The route starts and finishes at Reeher’s Camp, a somewhat known, but not terribly busy, mountain bike jump-off point to the Gales Creek, Step Creek and Triple C trails. The Reeher’s Camp trailhead is a horse camp with corrals and a rudimentary parking lot.
As you set off, you’ll immediately be enveloped by dense, boxed-in forests of Douglas fir, hemlock and pine. You face a 1,600-foot climb in the first seven miles, as the atmosphere of the intensely green forest and the promise of a great grinding ride urge you upward. Immediately after the three-mile mark and a right at the fork, your climb has begun in earnest.
Round Top Road takes you higher, and in the mornings or on cool days, you’ll likely encounter a cloud forest, misty at treetop level or even lower. At any time of year, patches of clearcuts and wide-open vistas allow you to take in the long view.
Along the way you’ll encounter steep ravines and creeks lined with mosses and broadleaf flora. Bell Camp Road carries you along the ridge spine through sparse, selectively cut forest. Once the road changes abruptly to rocky, rutted dirt for a stretch, it levels out and you’ll cross the century-old Oregon Railroad and Navigation Company tracks, long since out of use and overgrown, where rails laid a path for trains traveling east from Portland.
Further on, follow the Salmonberry River for six pea-gravel miles through a white-barked birch grove, before climbing a daunting 14-percent average grade, rolling through some moderately rocky doubletrack and then grooving on three miles of wicked steep-grade hairpin turns before the road levels as it reaches Highway 26.
You’ll have to ride along the highway for a bit, but look for the natural spring water refill, which you’ll certainly want to visit in the drier seasons.
Probably the biggest highlight of the ride is Music Road, an absolutely incredible descent. It’s completely gated, so you’ll ride in car-free bliss on a preternaturally beautiful, loamy forest doubletrack that winds through steeply pitched drainages. High above precipitous ravines, noble firs hold their fat cones upright on their branches like candles as you descend back to Highway 26.
Just before mile 33, Wheeler Road drops into a loose, rocky descent over the next six miles. After multiple unmarked intersections (rely on non-cell-signal-based GPS), you’ll return to the smooth tarmac of Timber Road and a moderate series of S-curve climbs. Cross the Nehalem River and enjoy a final bit of gravel back into Reehers Camp.
As you finish, take one more opportunity to breathe in deeply.
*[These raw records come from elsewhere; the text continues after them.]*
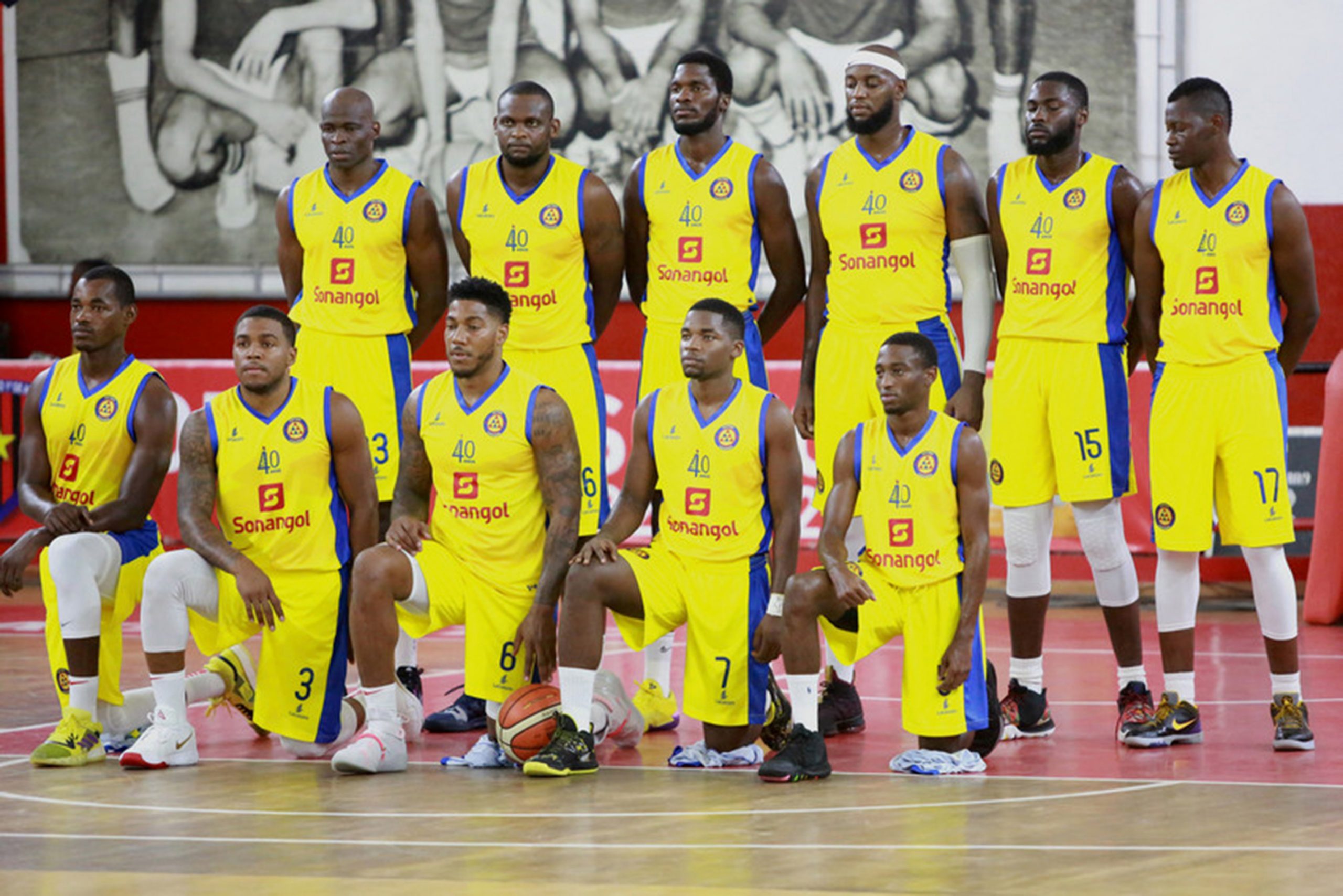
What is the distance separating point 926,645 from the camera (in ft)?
18.5

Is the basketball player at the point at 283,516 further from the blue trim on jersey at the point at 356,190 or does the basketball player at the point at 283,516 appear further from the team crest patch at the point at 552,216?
the team crest patch at the point at 552,216

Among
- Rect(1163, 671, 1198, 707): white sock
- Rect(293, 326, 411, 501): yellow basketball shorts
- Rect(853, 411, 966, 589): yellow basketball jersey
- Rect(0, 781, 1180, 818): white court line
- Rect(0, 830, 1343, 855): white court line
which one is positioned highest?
Rect(293, 326, 411, 501): yellow basketball shorts

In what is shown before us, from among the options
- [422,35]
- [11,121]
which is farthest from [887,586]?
[11,121]

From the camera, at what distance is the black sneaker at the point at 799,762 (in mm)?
5430

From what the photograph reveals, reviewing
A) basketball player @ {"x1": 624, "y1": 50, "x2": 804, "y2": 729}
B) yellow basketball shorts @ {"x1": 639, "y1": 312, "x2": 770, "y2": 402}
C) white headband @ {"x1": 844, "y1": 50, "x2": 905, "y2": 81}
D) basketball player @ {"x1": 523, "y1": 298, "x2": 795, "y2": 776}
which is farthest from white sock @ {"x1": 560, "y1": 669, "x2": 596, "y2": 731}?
white headband @ {"x1": 844, "y1": 50, "x2": 905, "y2": 81}

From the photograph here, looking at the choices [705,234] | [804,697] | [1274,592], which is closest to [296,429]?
[705,234]

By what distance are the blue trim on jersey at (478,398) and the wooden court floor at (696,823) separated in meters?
1.11

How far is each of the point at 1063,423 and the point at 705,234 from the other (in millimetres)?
1403

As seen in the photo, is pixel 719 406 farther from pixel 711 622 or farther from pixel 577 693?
pixel 577 693

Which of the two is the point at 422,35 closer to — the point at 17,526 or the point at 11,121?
the point at 11,121

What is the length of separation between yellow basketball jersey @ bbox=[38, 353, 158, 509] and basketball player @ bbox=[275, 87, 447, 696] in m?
0.78

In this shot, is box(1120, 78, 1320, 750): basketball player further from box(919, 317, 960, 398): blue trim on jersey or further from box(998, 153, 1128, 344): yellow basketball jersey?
box(919, 317, 960, 398): blue trim on jersey

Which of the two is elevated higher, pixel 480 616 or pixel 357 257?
pixel 357 257

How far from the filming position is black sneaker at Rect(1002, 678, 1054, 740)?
6219mm
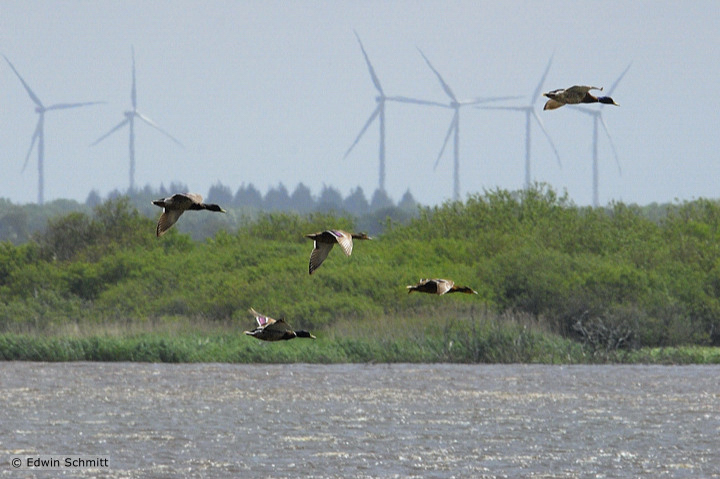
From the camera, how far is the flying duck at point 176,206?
9.19m

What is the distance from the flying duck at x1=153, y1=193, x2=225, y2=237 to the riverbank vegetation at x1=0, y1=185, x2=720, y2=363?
1678 inches

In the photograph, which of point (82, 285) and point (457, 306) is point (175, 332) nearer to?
point (457, 306)

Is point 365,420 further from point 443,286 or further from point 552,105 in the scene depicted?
point 443,286

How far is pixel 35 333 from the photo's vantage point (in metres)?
59.9

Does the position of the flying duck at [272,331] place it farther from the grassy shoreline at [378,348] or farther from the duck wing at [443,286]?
the grassy shoreline at [378,348]

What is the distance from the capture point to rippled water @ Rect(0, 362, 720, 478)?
34.6 metres

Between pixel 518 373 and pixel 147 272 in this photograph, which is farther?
pixel 147 272

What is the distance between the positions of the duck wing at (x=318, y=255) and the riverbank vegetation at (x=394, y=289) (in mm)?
42288

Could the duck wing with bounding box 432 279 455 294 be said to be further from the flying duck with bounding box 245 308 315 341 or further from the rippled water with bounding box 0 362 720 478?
the rippled water with bounding box 0 362 720 478

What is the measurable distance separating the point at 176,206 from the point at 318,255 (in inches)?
43.5

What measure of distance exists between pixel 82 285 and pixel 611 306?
33.1m

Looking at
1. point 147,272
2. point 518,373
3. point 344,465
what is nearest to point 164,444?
point 344,465

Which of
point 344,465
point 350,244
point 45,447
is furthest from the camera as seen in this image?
point 45,447

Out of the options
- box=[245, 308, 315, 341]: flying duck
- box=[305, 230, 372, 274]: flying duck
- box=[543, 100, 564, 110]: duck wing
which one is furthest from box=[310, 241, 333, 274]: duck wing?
box=[543, 100, 564, 110]: duck wing
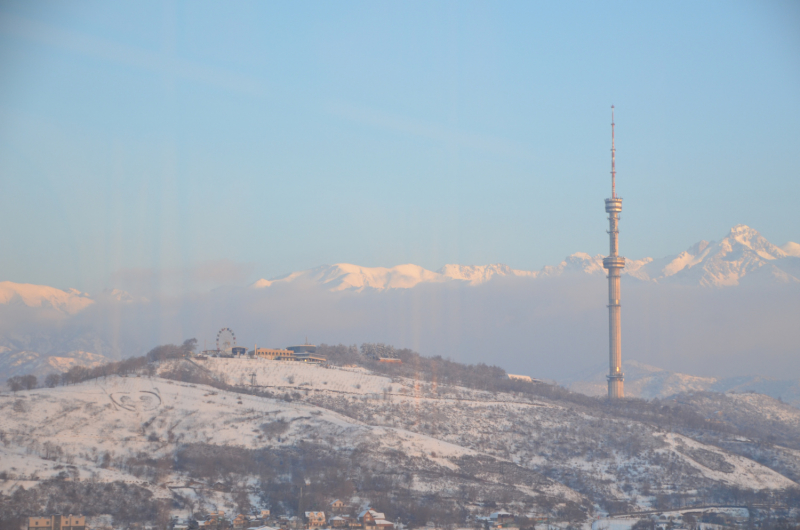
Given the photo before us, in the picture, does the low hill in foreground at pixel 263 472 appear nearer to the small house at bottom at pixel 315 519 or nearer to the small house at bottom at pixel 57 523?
the small house at bottom at pixel 57 523

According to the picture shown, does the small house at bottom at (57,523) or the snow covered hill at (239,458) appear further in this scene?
the snow covered hill at (239,458)

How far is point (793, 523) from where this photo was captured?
161125 mm

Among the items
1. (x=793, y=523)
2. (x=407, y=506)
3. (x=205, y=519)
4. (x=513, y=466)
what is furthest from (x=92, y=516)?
(x=793, y=523)

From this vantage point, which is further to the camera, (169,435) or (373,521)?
(169,435)

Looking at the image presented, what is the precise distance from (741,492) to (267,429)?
319 ft

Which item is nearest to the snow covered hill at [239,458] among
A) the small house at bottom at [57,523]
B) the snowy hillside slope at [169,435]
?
the snowy hillside slope at [169,435]

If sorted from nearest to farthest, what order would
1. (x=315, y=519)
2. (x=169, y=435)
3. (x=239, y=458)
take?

You won’t get the forest scent of green like this driving by in a car.
Notes: Taken in its totality, this route is very seasonally dependent. In the heat of summer it can be loose, dusty and hot. There’s just enough elevation to give it some snow cover in the winter, but for much of the year this area is misty, damp, overcast and rainy.
This route, and the Coast Range in general, is beautiful, rugged, foreboding and ever-changing. Because so much of the Coast Range is timber land, logging operations may change aspects of the route over time, including the need for permits.